In February 2013, American cybersecurity firm Mandiant released details about a 12-story building in a Chinese government compound east of Shanghai’s Huangpu waterfront. There, the firm believed, a group of hackers had been executing some of the most prolific malware attacks on American companies since 2006–condoned, perhaps ordered, by the Chinese government.
Some security experts warn that it’s only a matter of time before the dire “cyber Pearl Harbor” former Secretary of Defense Leon Panetta predicted in 2012; that terrorists hack into critical infrastructure and find a way to shut off the lights. But whether it’s a slow shift to new cybersecurity measures, or changes following a traumatic shock, 2014 could be the year we prepare to hit the “reset” button on the Internet, and redesign it with more security in mind.
The U.S. loses hundreds of billions of dollars a year due to intellectual property theft (largely from China), and distributed-denial-of-service (DDOS) attacks bombard American industry nearly every day. This past summer, Trend Micro threat researcher Kyle Wilhoit set up fake servers resembling U.S. water utility control systems to see who might exploit them. In just 18 hours, hackers from Russia, Palestine, Germany, and possibly China began to break in.
“There are data breaches every single day, denial of service attacks, the loss and theft of data, worth an inordinate amount of money,” Shawn Henry, president of security firm Crowdstrike and former head of the FBI’s cybersecurity division, said. “I don’t think until we see the cyber equivalent of planes crashing into buildings [that] we’ll have a real movement. I see this as very similar to the terrorist issues.”
But chronic, corrosive hacking aimed at American banks and industry could nudge the private sector to beef up protections with help from the U.S. government in 2014. In February, President Obama issued an executive order with draft cybersecurity regulations for American industry, and he’s meeting with American companies to address them.
Other government initiatives are already preparing a “clean slate” for the Internet. In 2010, the Defense Advanced Research Projects Agency launched a five-year investigation into what it would take to rebuild secure Internet architecture, tackling everything from hardware to software to the cloud, exploring which types of structures might ward off hacking attempts at every step of connectivity.

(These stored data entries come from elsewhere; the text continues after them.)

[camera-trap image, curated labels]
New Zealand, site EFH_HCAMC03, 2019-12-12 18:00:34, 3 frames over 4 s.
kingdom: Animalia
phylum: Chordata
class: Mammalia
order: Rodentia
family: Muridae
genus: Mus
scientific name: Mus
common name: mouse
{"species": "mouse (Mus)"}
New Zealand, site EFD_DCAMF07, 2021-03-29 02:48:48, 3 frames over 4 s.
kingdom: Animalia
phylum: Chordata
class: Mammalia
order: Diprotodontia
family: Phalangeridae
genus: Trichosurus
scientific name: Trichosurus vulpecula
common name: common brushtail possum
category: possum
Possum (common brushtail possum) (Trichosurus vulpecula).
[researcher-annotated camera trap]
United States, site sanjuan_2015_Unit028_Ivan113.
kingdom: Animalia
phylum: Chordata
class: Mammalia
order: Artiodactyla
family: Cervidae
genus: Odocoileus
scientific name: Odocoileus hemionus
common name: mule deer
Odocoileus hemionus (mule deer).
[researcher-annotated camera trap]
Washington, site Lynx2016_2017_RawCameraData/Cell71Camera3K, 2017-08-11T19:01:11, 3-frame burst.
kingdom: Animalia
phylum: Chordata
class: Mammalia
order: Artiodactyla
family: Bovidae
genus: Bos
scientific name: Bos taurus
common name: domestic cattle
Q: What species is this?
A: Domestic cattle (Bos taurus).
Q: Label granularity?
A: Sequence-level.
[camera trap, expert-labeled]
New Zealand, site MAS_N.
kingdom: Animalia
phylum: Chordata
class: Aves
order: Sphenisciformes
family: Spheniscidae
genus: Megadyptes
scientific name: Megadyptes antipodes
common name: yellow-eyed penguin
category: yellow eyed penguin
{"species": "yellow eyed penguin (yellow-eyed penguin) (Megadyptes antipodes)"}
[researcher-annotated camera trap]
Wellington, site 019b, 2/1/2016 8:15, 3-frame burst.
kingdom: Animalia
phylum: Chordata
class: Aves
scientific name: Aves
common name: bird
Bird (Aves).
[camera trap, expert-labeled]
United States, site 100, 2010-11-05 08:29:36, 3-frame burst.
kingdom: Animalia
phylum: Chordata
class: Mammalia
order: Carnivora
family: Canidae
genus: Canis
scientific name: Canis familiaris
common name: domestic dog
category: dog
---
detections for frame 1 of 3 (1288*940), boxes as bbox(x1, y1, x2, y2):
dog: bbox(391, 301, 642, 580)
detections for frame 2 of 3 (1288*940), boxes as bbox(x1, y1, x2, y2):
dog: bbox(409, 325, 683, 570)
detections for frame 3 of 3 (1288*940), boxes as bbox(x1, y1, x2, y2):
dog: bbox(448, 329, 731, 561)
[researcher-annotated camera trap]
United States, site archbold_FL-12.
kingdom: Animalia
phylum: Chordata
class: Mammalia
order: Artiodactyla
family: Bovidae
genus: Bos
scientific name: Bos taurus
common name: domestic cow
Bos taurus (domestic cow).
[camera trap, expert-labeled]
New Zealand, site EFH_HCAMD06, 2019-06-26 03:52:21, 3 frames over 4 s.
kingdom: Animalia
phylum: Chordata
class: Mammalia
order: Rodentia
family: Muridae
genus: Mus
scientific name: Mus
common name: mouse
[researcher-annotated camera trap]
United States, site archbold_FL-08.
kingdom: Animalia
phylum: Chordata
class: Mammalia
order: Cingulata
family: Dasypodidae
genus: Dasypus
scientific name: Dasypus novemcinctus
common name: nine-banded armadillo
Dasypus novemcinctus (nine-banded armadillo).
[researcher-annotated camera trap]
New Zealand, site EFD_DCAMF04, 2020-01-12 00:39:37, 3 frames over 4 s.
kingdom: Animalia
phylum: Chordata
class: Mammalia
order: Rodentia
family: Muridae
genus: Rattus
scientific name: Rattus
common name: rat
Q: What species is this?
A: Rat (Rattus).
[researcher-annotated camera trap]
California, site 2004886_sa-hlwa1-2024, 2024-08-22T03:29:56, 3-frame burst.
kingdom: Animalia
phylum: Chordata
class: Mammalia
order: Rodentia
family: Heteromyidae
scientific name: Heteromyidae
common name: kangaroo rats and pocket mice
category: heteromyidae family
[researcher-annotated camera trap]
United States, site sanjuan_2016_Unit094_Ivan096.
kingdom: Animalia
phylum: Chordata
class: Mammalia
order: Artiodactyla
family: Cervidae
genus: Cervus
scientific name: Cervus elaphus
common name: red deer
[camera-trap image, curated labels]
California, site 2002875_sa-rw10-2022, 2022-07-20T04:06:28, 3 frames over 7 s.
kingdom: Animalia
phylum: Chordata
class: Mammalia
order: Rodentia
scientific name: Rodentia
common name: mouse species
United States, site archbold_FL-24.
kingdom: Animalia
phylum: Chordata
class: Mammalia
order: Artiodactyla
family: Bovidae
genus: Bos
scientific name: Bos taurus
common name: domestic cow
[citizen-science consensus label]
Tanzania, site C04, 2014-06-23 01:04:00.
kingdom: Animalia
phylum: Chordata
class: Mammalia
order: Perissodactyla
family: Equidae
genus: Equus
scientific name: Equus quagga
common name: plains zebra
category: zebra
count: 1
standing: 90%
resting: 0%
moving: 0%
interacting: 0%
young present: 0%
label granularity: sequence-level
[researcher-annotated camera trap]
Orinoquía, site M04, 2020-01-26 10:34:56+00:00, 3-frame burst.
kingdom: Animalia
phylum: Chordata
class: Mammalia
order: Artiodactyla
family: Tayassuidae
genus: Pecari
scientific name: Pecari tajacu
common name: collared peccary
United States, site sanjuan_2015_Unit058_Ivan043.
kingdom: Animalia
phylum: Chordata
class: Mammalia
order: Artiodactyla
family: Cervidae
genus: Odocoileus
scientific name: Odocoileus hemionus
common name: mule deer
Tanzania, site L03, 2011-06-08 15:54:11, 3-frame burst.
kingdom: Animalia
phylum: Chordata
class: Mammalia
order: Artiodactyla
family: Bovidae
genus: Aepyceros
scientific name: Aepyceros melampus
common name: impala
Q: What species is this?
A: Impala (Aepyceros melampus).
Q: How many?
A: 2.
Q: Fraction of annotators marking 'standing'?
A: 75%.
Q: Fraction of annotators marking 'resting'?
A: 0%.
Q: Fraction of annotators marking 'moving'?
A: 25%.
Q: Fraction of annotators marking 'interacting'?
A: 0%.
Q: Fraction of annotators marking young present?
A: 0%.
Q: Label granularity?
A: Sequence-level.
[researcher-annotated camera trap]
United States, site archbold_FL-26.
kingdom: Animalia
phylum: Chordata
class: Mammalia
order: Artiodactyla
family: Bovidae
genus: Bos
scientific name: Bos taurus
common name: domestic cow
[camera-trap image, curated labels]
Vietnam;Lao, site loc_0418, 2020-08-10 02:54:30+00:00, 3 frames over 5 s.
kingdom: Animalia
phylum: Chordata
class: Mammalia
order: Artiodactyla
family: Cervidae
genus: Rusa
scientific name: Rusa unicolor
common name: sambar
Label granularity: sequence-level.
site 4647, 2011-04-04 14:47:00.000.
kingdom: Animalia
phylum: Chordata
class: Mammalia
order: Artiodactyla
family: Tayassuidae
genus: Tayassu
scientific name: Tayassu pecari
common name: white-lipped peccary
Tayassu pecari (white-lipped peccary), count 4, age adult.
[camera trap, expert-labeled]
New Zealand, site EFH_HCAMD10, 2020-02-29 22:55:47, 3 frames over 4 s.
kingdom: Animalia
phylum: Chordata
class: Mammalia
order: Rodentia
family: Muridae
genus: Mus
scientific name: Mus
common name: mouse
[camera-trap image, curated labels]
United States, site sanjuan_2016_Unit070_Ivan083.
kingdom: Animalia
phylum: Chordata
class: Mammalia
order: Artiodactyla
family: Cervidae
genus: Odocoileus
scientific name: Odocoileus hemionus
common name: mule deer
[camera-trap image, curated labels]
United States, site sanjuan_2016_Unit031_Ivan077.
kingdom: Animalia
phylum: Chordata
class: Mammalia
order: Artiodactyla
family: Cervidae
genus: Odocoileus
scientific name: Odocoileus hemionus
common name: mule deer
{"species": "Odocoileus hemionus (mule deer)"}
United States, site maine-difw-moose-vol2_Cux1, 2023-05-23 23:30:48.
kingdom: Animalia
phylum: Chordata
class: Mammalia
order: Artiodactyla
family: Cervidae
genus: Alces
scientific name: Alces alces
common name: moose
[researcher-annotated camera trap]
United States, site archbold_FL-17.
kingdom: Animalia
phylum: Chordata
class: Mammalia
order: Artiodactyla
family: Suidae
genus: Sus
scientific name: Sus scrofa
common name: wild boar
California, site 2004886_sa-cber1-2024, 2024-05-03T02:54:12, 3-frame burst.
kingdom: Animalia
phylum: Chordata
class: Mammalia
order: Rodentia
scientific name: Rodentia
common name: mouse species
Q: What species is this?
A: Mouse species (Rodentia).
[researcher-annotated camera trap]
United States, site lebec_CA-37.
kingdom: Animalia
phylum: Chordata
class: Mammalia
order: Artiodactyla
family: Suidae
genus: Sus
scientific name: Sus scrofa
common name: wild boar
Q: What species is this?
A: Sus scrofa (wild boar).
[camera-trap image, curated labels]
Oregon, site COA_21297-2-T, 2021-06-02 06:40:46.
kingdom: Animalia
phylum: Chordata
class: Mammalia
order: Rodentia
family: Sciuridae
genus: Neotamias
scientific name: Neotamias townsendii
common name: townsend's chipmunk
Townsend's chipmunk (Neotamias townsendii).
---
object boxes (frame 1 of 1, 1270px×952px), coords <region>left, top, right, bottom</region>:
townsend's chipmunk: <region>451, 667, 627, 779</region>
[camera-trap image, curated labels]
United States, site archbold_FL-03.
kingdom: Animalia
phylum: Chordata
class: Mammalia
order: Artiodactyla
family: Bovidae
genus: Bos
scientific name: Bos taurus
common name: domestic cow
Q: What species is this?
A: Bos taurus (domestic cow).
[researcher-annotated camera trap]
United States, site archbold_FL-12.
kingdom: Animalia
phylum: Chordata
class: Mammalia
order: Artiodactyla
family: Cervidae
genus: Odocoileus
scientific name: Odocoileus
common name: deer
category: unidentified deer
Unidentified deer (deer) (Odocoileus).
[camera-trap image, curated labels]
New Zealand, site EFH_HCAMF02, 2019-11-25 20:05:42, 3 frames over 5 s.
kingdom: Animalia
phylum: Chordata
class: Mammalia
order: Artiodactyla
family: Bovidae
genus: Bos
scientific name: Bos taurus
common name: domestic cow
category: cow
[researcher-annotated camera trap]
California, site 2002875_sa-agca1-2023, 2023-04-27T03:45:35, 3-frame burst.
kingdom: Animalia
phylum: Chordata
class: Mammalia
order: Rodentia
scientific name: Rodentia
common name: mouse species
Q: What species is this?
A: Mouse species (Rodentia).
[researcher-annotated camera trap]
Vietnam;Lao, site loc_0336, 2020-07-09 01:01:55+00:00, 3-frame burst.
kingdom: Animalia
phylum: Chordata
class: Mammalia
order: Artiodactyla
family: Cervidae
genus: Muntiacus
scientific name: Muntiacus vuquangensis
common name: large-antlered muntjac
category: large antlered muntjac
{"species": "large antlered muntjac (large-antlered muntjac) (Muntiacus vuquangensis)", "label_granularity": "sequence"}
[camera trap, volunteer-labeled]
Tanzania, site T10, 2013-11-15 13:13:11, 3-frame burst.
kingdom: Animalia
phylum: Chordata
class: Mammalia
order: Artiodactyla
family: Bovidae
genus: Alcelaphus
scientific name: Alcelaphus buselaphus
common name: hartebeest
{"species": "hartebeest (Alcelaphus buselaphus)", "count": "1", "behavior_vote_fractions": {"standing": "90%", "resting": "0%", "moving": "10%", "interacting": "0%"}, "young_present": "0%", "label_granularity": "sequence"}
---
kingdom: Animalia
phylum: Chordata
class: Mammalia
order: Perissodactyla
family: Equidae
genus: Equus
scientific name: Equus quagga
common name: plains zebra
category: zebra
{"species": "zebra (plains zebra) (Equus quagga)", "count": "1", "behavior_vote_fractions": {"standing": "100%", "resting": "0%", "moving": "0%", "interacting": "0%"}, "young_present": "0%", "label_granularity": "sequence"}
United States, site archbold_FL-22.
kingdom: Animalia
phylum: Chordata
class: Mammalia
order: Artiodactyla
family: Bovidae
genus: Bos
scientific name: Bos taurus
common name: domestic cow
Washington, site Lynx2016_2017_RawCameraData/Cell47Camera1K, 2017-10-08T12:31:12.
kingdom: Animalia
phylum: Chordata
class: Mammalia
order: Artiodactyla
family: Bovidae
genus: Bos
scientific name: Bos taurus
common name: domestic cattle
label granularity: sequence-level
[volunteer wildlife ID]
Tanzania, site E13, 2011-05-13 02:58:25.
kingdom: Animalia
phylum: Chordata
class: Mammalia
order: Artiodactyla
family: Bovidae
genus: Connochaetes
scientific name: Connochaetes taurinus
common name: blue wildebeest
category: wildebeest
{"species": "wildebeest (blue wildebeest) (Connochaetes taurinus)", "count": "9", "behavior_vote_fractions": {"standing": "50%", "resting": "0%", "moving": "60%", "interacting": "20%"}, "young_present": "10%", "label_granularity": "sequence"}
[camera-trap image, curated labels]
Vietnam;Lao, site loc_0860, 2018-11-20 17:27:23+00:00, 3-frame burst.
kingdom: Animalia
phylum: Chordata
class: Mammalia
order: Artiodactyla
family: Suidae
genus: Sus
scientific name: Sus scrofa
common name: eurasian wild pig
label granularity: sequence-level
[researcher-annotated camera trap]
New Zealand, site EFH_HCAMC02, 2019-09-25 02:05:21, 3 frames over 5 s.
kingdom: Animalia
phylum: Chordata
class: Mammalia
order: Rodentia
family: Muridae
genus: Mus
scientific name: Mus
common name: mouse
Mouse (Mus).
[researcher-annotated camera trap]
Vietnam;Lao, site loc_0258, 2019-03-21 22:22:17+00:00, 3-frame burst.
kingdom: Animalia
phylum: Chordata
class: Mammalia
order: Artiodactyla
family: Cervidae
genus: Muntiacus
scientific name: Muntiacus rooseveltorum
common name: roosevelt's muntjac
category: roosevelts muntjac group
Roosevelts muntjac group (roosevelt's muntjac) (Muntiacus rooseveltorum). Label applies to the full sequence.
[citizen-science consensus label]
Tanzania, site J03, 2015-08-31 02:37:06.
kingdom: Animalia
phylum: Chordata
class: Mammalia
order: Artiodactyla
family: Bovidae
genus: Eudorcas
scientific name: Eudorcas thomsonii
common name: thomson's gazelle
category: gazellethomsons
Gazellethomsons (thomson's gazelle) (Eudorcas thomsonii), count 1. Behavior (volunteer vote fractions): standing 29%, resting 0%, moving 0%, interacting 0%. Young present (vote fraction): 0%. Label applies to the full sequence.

In the fall of 2013, Darpa also launched the Cyber Grand Challenge. Like Darpa’s vehicle grand challenge spawned self-driving cars, the Cyber Grand Challenge asks experts to design unmanned systems to topple a series of information security challenges. In the end, the tournament should yield prototypes for self-healing, self-defending network systems that differ from our vulnerable structures today.
But will it be enough to calm down the febrile atmosphere of Internet attacks? “Technology as an answer is like saying guns are an answer to war,” Mandiant’s chief security officer Richard Bejtlich says. “Whatever you can do to build better technology is good, but at the end of the day it’s not going to be the ultimate solution.”